L’agriculture embauche

Publié le 30 Juil 25

D’après l’enquête “Besoins en main d’œuvre” réalisée par France Travail, sur les 2 433 020 projets de recrutement envisagés en 2025 en France, 202 200 concernent le secteur agricole.

Interrogés par France Travail fin 2024, les principaux secteurs du privé déclarent moins de projets de recrutement. C’est notamment le cas pour l’agriculture qui prévoit une diminution de 10,5%.

Le secteur agricole concentre encore toutefois 8,3 % du nombre de projets de recrutement en France. Les métiers “agriculteurs”, “viticulteurs et arboriculteurs” figurent ainsi parmi les métiers les plus recherchés par les employeurs, derrière les métiers de la restauration. Ils ont d’ailleurs été récemment catégorisés parmi les “métiers en tension” en France.

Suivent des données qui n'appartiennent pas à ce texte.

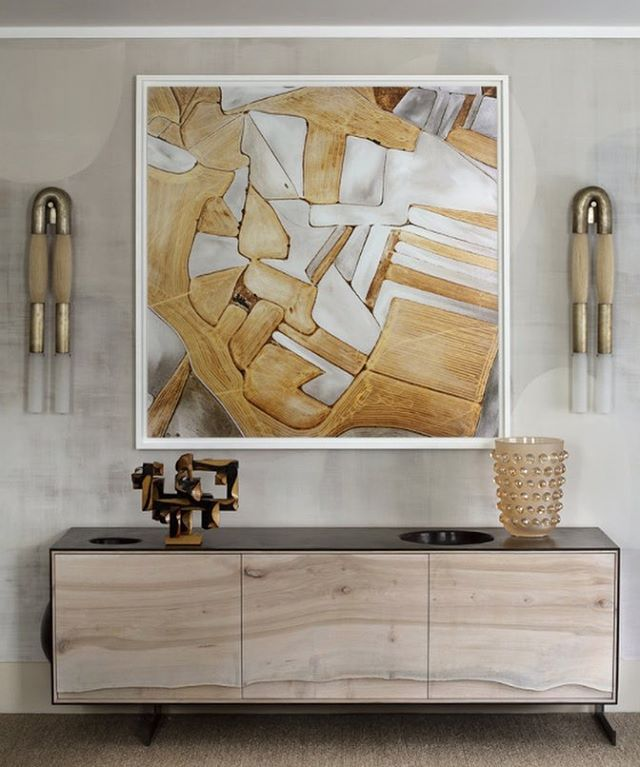 Obsessed with these @apparatusstudio horsehair sconces in Kips Bay Showhouse. Beautiful work @dineenarchitecture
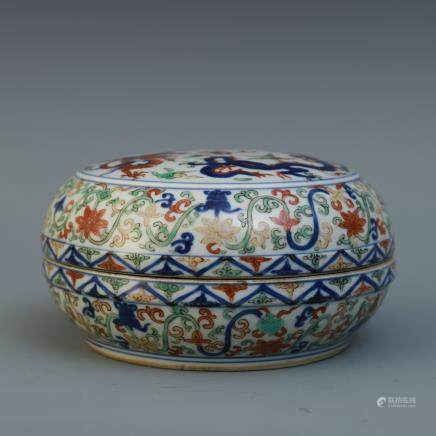 A Chinese Famille-Rose Porcelain Round Box with Cover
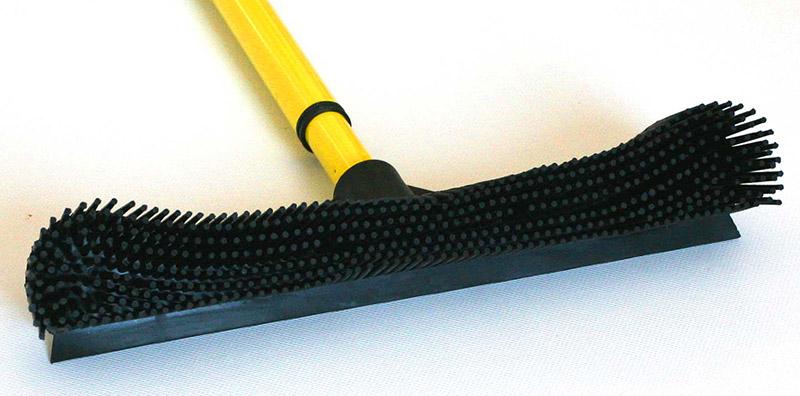 Каучуковая щётка – повышает качество уборочного процесса благодаря прилипанию к щетине мелкого сора и пыли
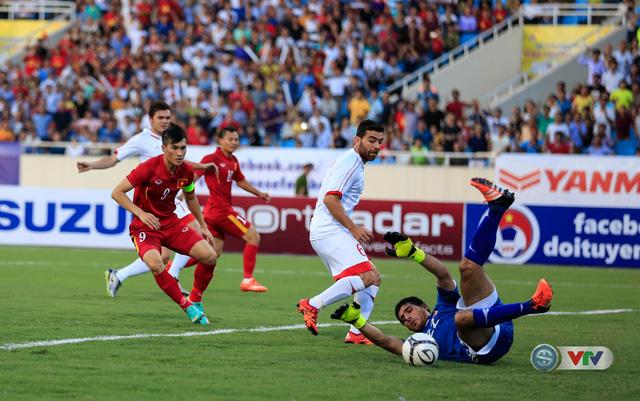 Thủ môn của ĐT Syria đã vất vả cản phá một pha bóng tấn công của các cầu thủ ĐT Việt Nam.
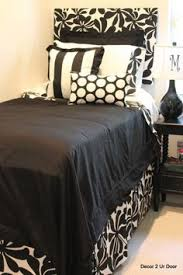 diy dorm room headboard for twin size bed traced u0026 cut out from a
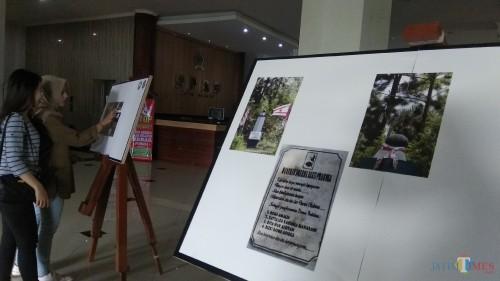 Para pengunjung tengah menikmati potret monumen-monumen bersejarah di Malang Raya yang dipamerkan di gedung DPRD Kota Malang. (Foto: Nurlayla Ratri/MalangTIMES)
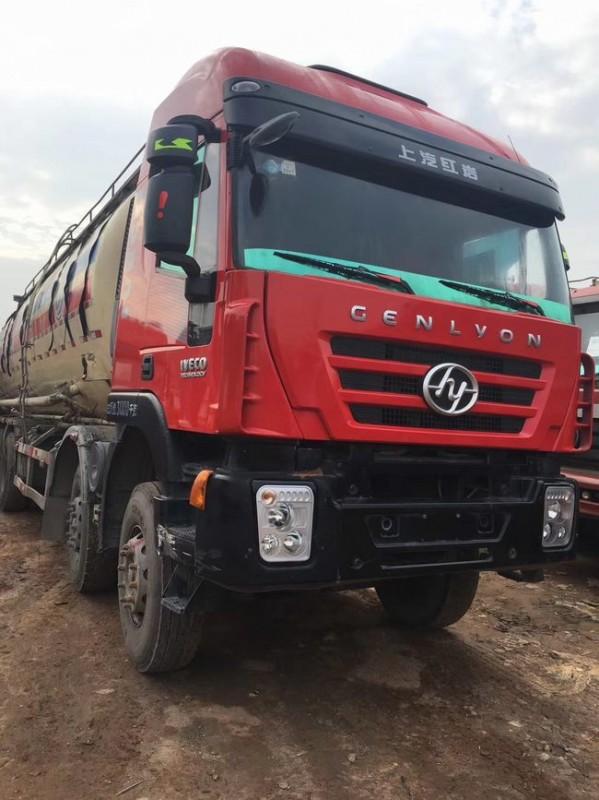 红岩杰师前四后八水泥罐车。390马力。国四排放。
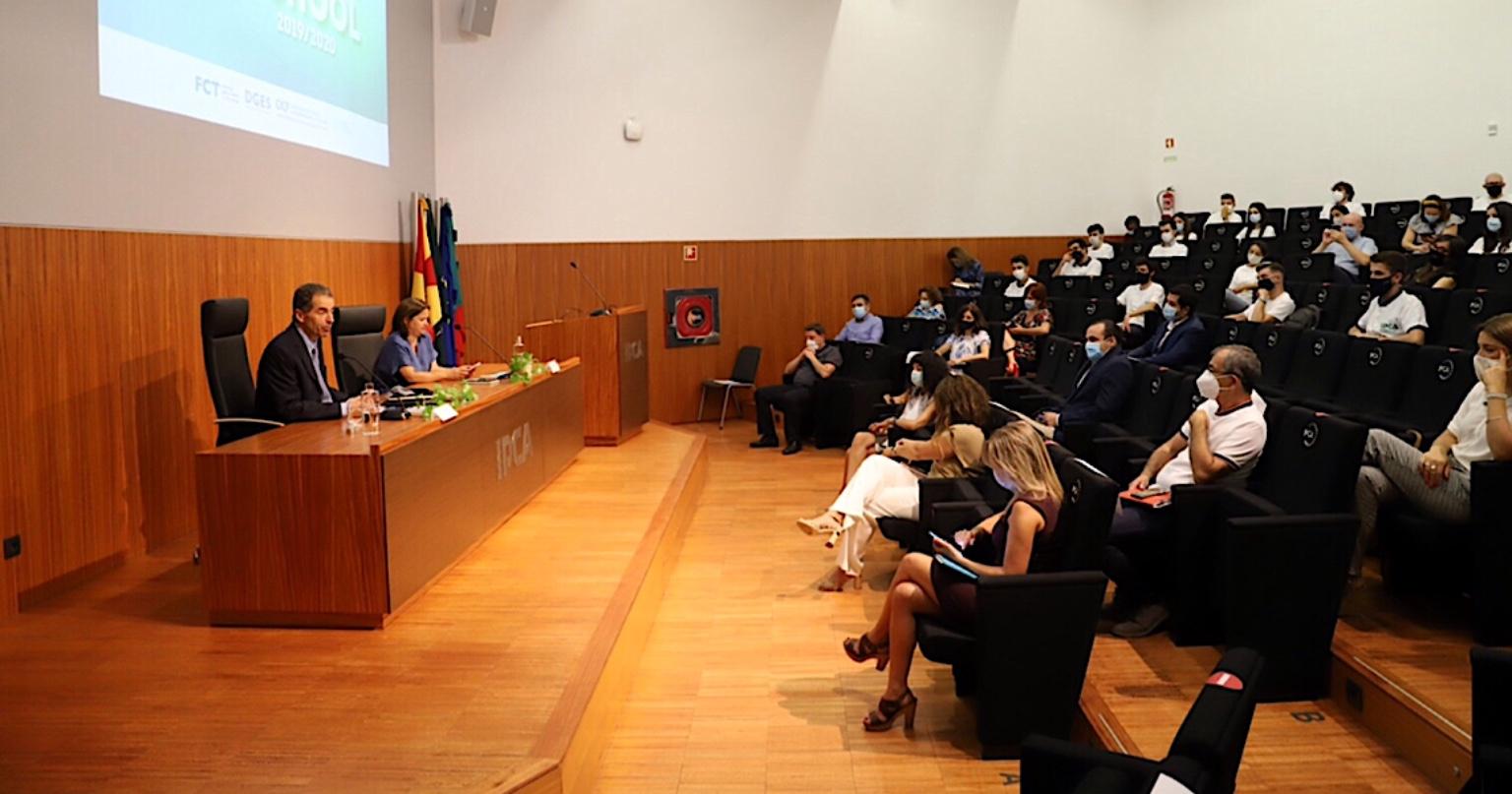Ensino Superior presencial em Portugal pode ser complementado com ensino à distância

La France n’est plus la première puissance bio en Europe

Publié le 28 Juil 25

Les surfaces en agriculture biologique en France continuent à diminuer. Elles atteignent désormais 2,7 millions d’hectares. La France rétrograde donc en deuxième position au niveau européen, derrière l’Espagne (3 M ha) et devant l’Italie (2,46 M ha).

En 2024, 61 853 exploitations pratiquent l’agriculture biologique, sur une partie et la totalité de la ferme. Elles représentent ainsi 14,9 % des exploitations françaises.

En 2024, les surfaces bio en France ont diminué globalement de 2%. Toutes les régions sont touchées par cette baisse, à l’exception de l’outre-mer (notamment en Guyane, Guadeloupe, Martinique et Mayotte). Le total des surfaces bio, certifiées ou en cours de certification, représente aujourd’hui 2,7 M ha soit 10,1% de la surface agricole française. Près de 2/3 des surfaces bio en France sont localisés dans cinq régions : Occitanie (22%), Nouvelle-Aquitaine  (12%), Auvergne-Rhône-Alpes (11%), Pays de la Loire (9%) et Bourgogne-Franche-Comté (8%).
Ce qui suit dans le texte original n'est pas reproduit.